Grèce : pourquoi Manuel Valls a choisi la passivité

Par Romaric Godin  |   |  1514  mots
Manuel Valls demande "des réformes profondes" aux Grecs
En répétant le discours de l'Eurogroupe, le premier ministre français montre une nouvelle fois que la France a renoncé à toute initiative sur le dossier grec. La raison en est le manque d'ambition européenne de son gouvernement.

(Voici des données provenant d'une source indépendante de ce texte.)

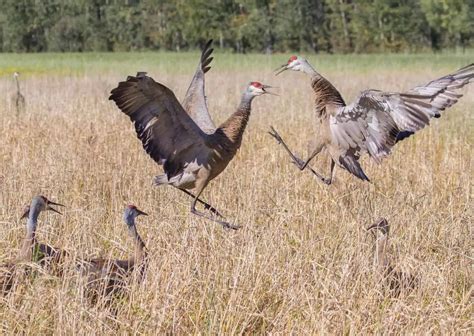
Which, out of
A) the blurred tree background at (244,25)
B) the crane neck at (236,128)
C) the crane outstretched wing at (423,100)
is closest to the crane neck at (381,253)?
the crane outstretched wing at (423,100)

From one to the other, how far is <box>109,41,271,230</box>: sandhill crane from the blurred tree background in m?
47.1

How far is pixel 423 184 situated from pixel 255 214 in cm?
189

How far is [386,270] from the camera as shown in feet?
13.8

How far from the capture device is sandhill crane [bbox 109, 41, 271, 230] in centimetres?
550

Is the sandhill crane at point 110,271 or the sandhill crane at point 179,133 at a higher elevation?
the sandhill crane at point 179,133

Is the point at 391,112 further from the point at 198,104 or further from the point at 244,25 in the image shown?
the point at 244,25

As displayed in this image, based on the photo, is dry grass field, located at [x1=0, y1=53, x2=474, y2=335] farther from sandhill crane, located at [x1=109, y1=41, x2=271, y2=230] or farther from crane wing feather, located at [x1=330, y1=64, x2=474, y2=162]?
crane wing feather, located at [x1=330, y1=64, x2=474, y2=162]

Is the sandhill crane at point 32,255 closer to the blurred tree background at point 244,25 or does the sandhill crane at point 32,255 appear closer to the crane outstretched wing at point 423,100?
the crane outstretched wing at point 423,100

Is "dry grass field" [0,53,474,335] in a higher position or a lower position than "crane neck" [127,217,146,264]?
lower

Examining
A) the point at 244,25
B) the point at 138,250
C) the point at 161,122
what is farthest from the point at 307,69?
the point at 244,25

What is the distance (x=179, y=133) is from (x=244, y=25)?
49.9 meters

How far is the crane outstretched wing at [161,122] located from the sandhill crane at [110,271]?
1220mm

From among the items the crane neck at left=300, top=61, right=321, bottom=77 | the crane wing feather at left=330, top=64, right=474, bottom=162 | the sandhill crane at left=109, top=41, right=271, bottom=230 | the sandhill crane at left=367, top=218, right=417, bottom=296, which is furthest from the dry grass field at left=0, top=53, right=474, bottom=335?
the crane neck at left=300, top=61, right=321, bottom=77

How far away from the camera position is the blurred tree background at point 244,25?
5350 centimetres
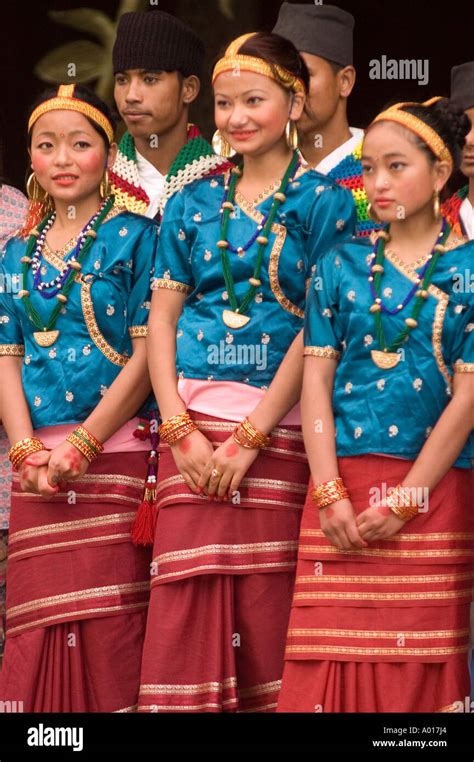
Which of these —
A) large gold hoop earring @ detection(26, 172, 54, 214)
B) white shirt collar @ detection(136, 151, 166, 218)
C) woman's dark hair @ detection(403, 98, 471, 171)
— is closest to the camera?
woman's dark hair @ detection(403, 98, 471, 171)

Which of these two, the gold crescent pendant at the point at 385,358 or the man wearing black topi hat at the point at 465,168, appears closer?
the gold crescent pendant at the point at 385,358

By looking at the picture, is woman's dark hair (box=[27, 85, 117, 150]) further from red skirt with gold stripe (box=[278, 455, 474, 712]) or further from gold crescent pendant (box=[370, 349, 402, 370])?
red skirt with gold stripe (box=[278, 455, 474, 712])

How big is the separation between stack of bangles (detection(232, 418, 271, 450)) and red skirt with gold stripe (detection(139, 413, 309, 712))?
0.07 metres

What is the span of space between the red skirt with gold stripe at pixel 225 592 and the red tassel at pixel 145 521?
16 cm

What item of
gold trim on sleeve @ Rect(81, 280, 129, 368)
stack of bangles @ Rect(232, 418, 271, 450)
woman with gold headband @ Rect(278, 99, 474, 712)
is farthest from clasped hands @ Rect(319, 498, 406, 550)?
gold trim on sleeve @ Rect(81, 280, 129, 368)

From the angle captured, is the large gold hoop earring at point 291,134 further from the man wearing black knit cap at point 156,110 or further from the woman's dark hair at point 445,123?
the man wearing black knit cap at point 156,110

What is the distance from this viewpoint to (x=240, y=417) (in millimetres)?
4941

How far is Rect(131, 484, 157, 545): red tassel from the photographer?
513 cm

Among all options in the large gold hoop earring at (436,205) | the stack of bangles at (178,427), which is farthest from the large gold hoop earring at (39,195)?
the large gold hoop earring at (436,205)

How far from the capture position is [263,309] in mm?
4953

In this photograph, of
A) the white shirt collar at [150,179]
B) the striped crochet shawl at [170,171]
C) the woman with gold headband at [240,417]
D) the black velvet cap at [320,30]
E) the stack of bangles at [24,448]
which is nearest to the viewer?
the woman with gold headband at [240,417]

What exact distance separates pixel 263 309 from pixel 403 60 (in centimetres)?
135

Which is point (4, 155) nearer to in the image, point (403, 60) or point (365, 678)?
point (403, 60)

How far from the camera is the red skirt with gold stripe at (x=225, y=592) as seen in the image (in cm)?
489
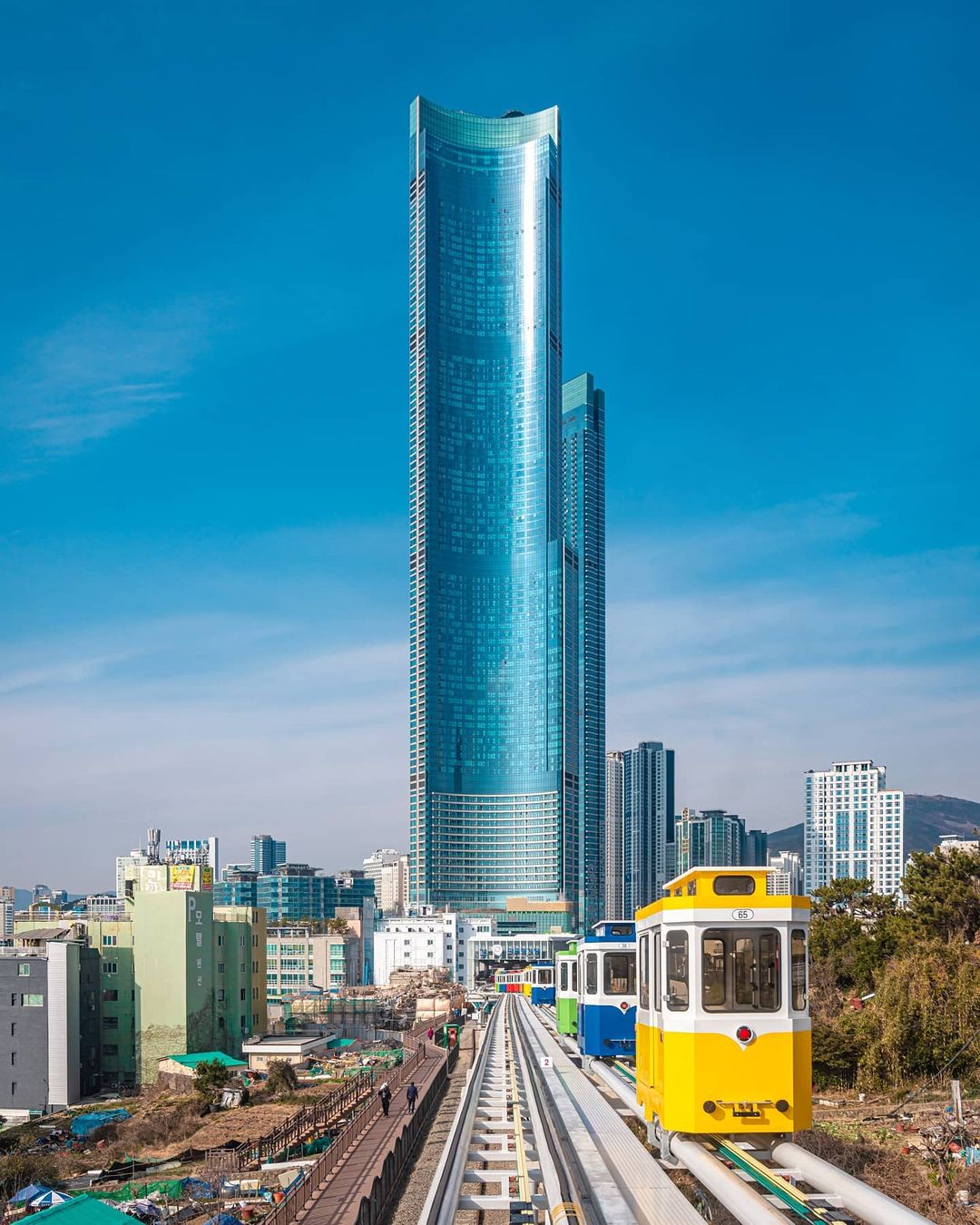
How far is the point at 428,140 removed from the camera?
173m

L'interview qu'a accordée Manuel Valls au quotidien portugais Diario Económico a confirmé la position de la France sur le dossier grec. Cette position, c'est celle de la stratégie du « nœud coulant » : « le temps presse. Dans peu de temps, l'Etat grec devra faire face à des échéances de remboursement importantes. Et les choses sont simples : pour que l'assistance financière puisse fonctionner normalement, le gouvernement grec devra définir rapidement une liste de réformes plus profondes. Il y a des progrès, mais elles sont insuffisantes. » Autrement dit, Manuel Valls s'aligne parfaitement sur les positions du président de l'Eurogroupe, Jeroen Dijsselbloem, lorsque, mi-mars, il expliquait que les pressions sur le financement de l'Etat grec étaient « bienvenues » si elles permettaient « d'accélérer les réformes. »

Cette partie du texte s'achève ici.